====== Excerpted text
Convolutional Neural Networks for Prostate Magnetic Resonance Image Segmentation

Tahereh Hassan Zadeh Koohi1, Len Hamey2, Kevin Ho-Shon3

1 Department of Computing, Macquarie University, Balaclava Road, North Ryde, Sydney, NSW, 2109, Australia, tahereh.hassan-zadeh-koohi@hdr.mq.edu.au 

2 Department of Computing, Macquarie University, Balaclava Road, North Ryde, Sydney, NSW, 2109, Australia, len.hamey@mq.edu.au 

3 Department of Computing, Macquarie University, Balaclava Road, North Ryde, Sydney, NSW, 2109, Australia, kevin.ho-shon@mq.edu.au

Digital medical image segmentation is the process of partitioning an image into several discrete and homogeneous regions. Segmentation is needed to find the boundary of the prostate either automatically or semi-automatically. One of the most accurate and non-invasive prostate imaging methods is Magnetic Resonance Imaging (MRI) which is usually employed for the prostate image segmentation and/or possible prostate anomalies detection.
============
* Exercise
Reproduce the passage of the prostate MRI segmentation text, starting with "Tahereh Hassan Zadeh" and going on through "prostate anomalies detection.".
====== Data listing
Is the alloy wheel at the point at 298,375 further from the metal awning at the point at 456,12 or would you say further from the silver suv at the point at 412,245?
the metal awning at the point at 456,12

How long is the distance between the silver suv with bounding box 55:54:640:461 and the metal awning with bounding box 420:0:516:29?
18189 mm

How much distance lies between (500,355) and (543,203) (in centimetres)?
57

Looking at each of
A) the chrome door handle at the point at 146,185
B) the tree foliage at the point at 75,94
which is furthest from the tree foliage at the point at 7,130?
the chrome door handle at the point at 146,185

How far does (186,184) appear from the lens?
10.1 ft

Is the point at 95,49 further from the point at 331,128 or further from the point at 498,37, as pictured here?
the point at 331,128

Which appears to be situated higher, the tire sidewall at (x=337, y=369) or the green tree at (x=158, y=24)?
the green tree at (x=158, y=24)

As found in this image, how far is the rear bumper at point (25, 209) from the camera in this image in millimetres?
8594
============
====== Data listing
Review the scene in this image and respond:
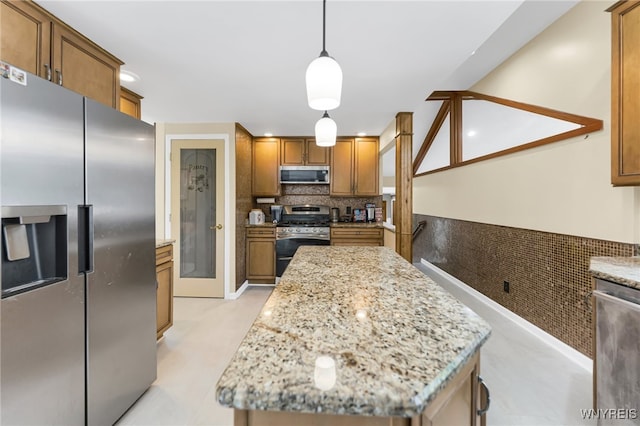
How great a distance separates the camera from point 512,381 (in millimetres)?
============
* Answer below
Tahereh Hassan Zadeh Koohi1, Len Hamey2, Kevin Ho-Shon3

1 Department of Computing, Macquarie University, Balaclava Road, North Ryde, Sydney, NSW, 2109, Australia, tahereh.hassan-zadeh-koohi@hdr.mq.edu.au 

2 Department of Computing, Macquarie University, Balaclava Road, North Ryde, Sydney, NSW, 2109, Australia, len.hamey@mq.edu.au 

3 Department of Computing, Macquarie University, Balaclava Road, North Ryde, Sydney, NSW, 2109, Australia, kevin.ho-shon@mq.edu.au

Digital medical image segmentation is the process of partitioning an image into several discrete and homogeneous regions. Segmentation is needed to find the boundary of the prostate either automatically or semi-automatically. One of the most accurate and non-invasive prostate imaging methods is Magnetic Resonance Imaging (MRI) which is usually employed for the prostate image segmentation and/or possible prostate anomalies detection.